**Dataset entries**
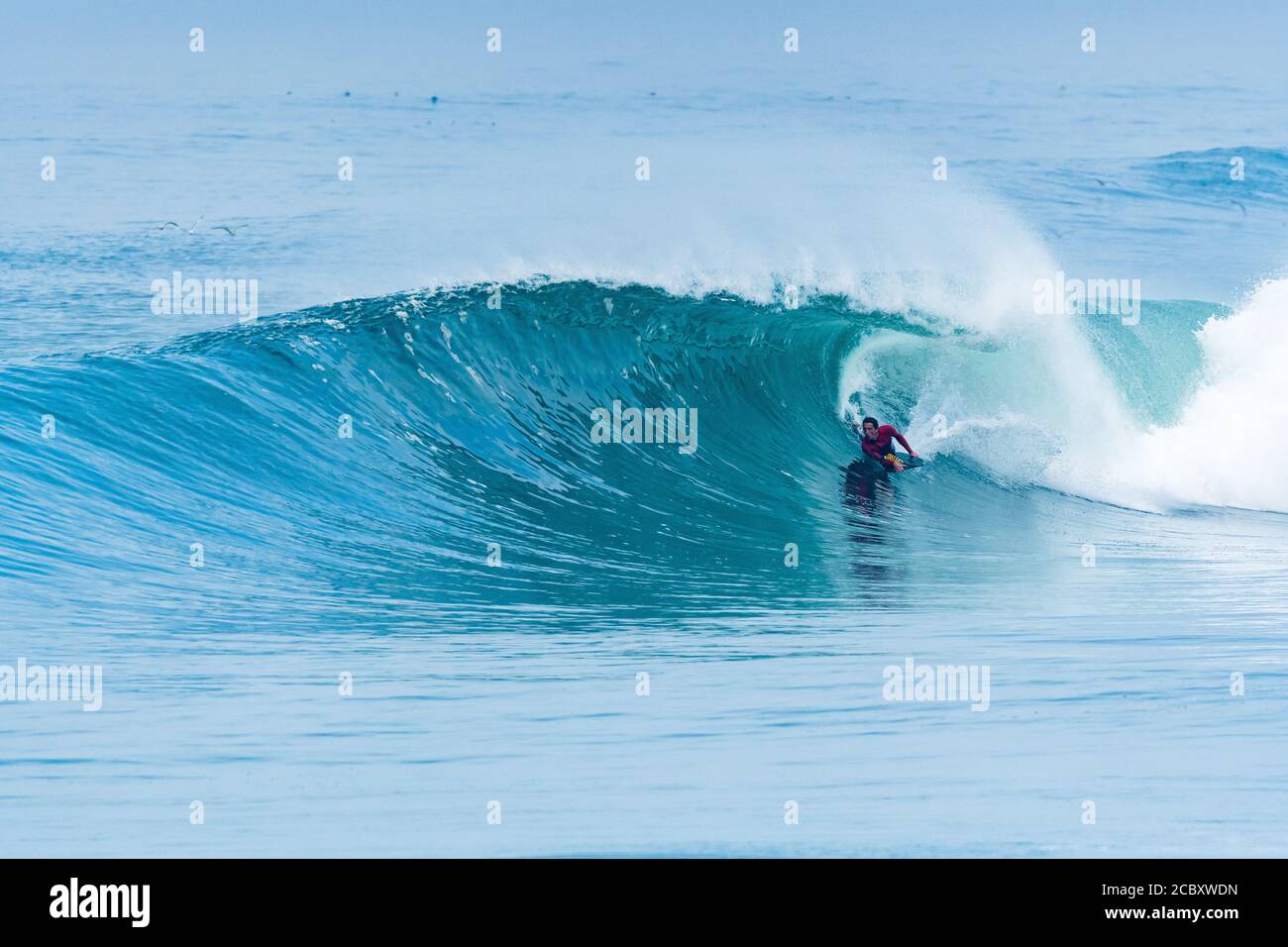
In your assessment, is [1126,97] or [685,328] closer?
[685,328]

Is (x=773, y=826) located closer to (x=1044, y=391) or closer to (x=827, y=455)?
(x=827, y=455)

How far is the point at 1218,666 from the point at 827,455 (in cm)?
634

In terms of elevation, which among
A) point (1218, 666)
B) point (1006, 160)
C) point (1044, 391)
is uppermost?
point (1006, 160)

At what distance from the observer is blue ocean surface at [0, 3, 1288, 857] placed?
6.59 metres

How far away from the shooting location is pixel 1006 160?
4738 cm

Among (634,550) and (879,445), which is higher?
(879,445)

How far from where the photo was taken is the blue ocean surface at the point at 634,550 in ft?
21.6

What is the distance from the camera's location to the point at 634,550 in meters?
11.6

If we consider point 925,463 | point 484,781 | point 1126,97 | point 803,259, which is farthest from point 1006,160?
point 484,781

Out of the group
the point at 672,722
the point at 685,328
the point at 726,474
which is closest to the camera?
the point at 672,722

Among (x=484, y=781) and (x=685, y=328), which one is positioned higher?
(x=685, y=328)

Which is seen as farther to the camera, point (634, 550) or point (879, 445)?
point (879, 445)

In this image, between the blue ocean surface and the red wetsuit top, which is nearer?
the blue ocean surface

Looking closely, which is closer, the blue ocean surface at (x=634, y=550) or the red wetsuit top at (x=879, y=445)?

**Set task**
Starting at the line that contains "Out of the group" and continuing through the end of the material, rewrite those lines with "camera" replaced by "viewer" and everything else left the same.

**Worked answer**
Out of the group
the point at 672,722
the point at 685,328
the point at 726,474
which is closest to the viewer?
the point at 672,722

Among (x=484, y=781) and (x=685, y=328), which one is positioned higher?
(x=685, y=328)

Which is seen as farther to the viewer, point (634, 550) or point (879, 445)?
point (879, 445)

In this image, between the blue ocean surface and the red wetsuit top, which is nearer?
the blue ocean surface

Looking closely, which is closer, the blue ocean surface at (x=634, y=550) or the red wetsuit top at (x=879, y=445)?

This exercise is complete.